Filed Under: Snacks

Nestle’s Punch

This morning’s New York Times features a “conversation” with Marion Nestle, one of the top finger-waggers of the anti-food movement. Though she blasts food and beverage advertising during the chat, the piece is meant to pitch Nestle’s new book, Food Politics. [For more on Nestle, click here.]



The Times offers a kinder, gentler Nestle. She says “nobody can say that [snack and restaurant] foods in reasonable quantities are bad.” This follows a remark made on CBS in January: ” I think people should use their common sense. Any food is reasonable; just don’t eat too much of it.”



But open up Food Politics and it’s a whole different Marion. She writes:
“It is in the interest of food companies to have people believe that there is… no such thing as a ‘bad’ food (especially not theirs); that all foods (especially theirs) can be incorporated into healthful diets; [and] that no advice to restrict intake of their particular product is appropriate.”
The “defense of freedom of choice or exclusion of ‘Big Brother’ government” from diet choice are “self-interested actions” by food producers.
Only “food companies and their trade associations” believe that “all foods can be part of healthful diets” and that “there is no such thing as a good or a bad food.”
“Sellers of food products do not attract the same kind of attention as purveyors of drugs or tobacco. They should.”



In Food Politics, Nestle writes: “Unless we are willing to pay more for food… and rarely buy anything that comes in a package or is advertised on television, we support the current food system every time we eat a meal.” She tells the Times: “I’d like to see the government take a much more serious approach to obesity prevention.” [For more on the stepped-up War on Fat, click here.] Comments like that put Nestle squarely in line with what Dennis Avery, director of global food issues for the Hudson Institute, calls the “Food Taliban“:



“The Taliban sought to impose a radical vision… on the people of Afghanistan; by the same tactics, Americans may find themselves tangled in a web of activists and lawyers seeking to impose their radical vision of behavior control… John Banzhaf, a professor at George Washington University Law School, recently speculated that lawsuits could be filed against companies whose products are considered responsible for obesity, just as lawsuits were filed against tobacco companies.
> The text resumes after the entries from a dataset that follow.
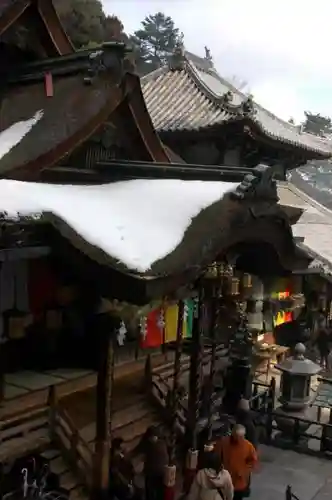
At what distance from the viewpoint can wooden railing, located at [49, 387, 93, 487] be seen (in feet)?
28.8

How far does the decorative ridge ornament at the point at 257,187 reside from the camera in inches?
315

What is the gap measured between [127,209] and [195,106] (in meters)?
12.2

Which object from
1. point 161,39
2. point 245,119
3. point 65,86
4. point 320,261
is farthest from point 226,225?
point 161,39

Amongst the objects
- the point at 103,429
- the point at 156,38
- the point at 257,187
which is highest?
the point at 156,38

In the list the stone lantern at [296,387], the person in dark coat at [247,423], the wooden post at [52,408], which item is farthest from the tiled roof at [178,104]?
the wooden post at [52,408]

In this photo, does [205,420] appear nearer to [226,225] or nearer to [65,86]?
[226,225]

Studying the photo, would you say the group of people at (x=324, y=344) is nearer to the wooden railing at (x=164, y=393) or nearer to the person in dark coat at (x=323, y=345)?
the person in dark coat at (x=323, y=345)

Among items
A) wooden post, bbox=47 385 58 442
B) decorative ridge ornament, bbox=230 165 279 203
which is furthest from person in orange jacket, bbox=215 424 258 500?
decorative ridge ornament, bbox=230 165 279 203

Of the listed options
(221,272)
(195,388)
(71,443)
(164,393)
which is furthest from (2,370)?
(221,272)

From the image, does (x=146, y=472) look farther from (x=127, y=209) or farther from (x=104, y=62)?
(x=104, y=62)

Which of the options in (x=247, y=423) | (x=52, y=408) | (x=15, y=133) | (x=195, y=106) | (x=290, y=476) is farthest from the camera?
(x=195, y=106)

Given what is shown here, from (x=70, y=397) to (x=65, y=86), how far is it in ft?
18.7

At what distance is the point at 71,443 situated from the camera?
29.0 feet

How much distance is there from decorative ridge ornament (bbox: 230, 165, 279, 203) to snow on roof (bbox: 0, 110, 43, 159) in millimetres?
3716
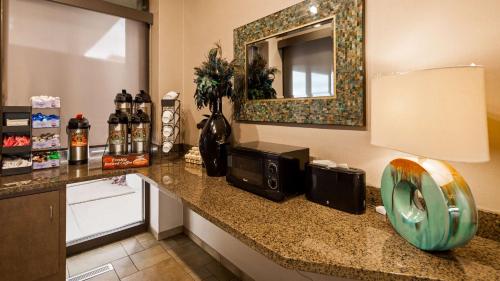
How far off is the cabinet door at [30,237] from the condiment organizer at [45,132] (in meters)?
0.39

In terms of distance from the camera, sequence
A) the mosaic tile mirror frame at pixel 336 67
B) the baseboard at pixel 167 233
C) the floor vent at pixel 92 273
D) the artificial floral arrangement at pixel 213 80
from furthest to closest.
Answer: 1. the baseboard at pixel 167 233
2. the floor vent at pixel 92 273
3. the artificial floral arrangement at pixel 213 80
4. the mosaic tile mirror frame at pixel 336 67

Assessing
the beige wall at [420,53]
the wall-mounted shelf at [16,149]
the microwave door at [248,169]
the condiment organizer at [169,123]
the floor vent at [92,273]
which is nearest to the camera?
the beige wall at [420,53]

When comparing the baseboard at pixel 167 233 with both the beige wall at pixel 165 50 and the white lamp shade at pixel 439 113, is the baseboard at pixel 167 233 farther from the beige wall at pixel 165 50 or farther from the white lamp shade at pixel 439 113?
the white lamp shade at pixel 439 113

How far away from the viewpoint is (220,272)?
78.1 inches

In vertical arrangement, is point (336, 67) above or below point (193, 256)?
above

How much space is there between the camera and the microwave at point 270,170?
1.23 m

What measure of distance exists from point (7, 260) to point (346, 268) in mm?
1822

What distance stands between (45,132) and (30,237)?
746mm

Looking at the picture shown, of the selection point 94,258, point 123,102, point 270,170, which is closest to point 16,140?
point 123,102

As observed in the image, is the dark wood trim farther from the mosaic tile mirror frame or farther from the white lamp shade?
the white lamp shade

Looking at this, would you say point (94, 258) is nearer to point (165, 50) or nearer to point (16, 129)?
point (16, 129)

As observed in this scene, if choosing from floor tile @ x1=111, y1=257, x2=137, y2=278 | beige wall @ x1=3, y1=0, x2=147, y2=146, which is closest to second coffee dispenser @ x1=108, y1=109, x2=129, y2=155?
beige wall @ x1=3, y1=0, x2=147, y2=146

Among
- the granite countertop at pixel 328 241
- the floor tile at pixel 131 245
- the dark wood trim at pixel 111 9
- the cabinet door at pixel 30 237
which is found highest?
the dark wood trim at pixel 111 9

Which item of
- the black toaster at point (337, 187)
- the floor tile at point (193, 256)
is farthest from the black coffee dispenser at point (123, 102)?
the black toaster at point (337, 187)
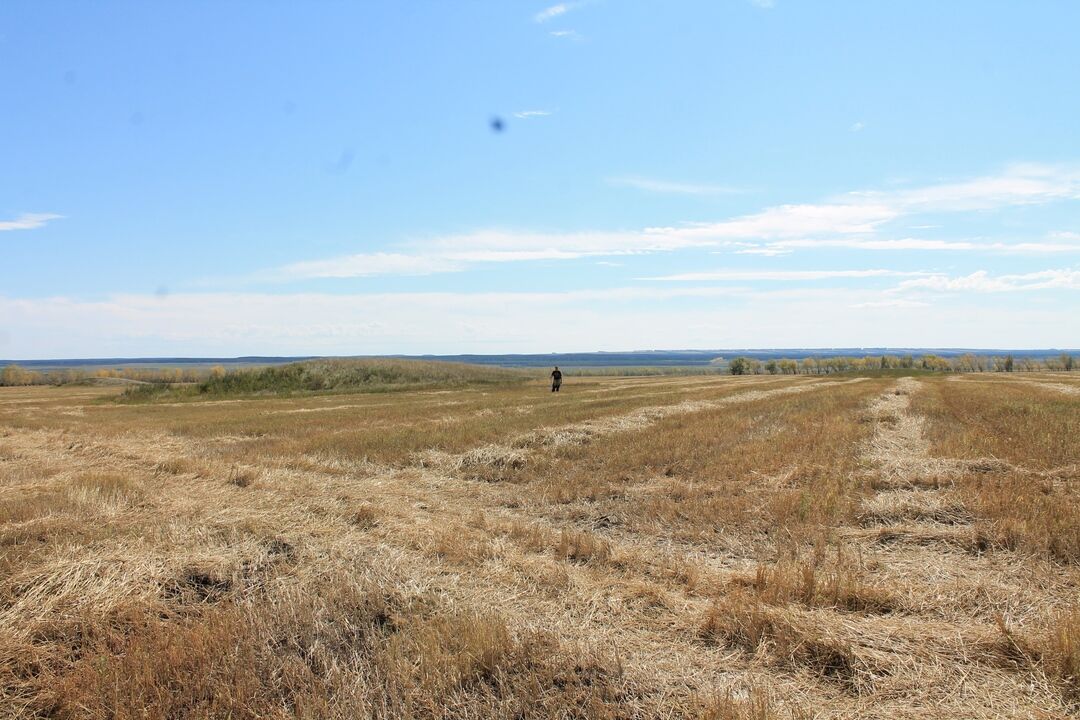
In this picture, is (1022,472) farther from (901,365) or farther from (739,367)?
(901,365)

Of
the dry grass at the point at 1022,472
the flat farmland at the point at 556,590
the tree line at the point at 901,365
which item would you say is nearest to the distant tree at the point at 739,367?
the tree line at the point at 901,365

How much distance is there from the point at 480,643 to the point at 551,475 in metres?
9.29

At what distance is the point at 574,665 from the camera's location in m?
5.06

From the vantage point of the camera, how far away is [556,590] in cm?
692

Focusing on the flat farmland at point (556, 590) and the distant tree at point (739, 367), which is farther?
the distant tree at point (739, 367)

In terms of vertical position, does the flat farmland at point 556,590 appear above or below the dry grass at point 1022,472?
below

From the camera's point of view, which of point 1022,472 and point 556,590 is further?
point 1022,472

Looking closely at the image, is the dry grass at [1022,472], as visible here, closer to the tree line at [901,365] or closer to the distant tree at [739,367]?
the tree line at [901,365]

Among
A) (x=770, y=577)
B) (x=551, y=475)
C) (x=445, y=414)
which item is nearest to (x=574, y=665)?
(x=770, y=577)

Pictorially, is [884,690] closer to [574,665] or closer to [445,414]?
Answer: [574,665]

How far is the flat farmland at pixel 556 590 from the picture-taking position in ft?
15.7

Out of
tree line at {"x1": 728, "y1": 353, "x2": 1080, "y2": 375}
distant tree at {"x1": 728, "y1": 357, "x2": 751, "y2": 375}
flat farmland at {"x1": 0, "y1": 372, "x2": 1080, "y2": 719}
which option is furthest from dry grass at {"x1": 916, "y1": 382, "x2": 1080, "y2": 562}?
distant tree at {"x1": 728, "y1": 357, "x2": 751, "y2": 375}

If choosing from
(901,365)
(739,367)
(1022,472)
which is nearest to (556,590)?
(1022,472)

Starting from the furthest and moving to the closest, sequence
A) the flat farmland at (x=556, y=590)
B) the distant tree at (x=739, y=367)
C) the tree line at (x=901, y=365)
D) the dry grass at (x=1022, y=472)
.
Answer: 1. the tree line at (x=901, y=365)
2. the distant tree at (x=739, y=367)
3. the dry grass at (x=1022, y=472)
4. the flat farmland at (x=556, y=590)
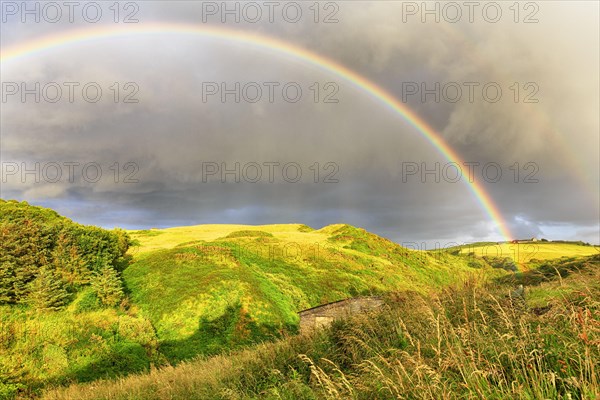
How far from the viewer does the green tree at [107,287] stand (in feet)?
76.3

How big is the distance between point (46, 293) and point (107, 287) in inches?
137

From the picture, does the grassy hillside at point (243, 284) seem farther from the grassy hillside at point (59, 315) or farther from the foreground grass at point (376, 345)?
the foreground grass at point (376, 345)

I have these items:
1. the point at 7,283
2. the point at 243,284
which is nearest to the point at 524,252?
the point at 243,284

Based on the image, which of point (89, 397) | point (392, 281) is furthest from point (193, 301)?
point (392, 281)

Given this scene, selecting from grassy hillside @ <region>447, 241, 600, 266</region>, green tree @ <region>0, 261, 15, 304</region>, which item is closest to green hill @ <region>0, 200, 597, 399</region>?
green tree @ <region>0, 261, 15, 304</region>

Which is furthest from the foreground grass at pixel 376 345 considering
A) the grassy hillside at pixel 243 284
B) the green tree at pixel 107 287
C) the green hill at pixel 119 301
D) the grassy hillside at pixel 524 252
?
the grassy hillside at pixel 524 252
“Other efforts by the self-appointed food police that are now drawing some support include a call for special taxes on certain foods and beverages and banning the sale of soft drinks and snacks in schools… There will always be lawyers trying to create wealth and power by lawsuit; and Taliban activists, of varying stripes, claiming all sorts of things that we eat, drink, wear, use or do are hazardous to our health… The list is so long that anyone who actually believed every claim could die of hunger and thirst, afraid to leave an empty room.”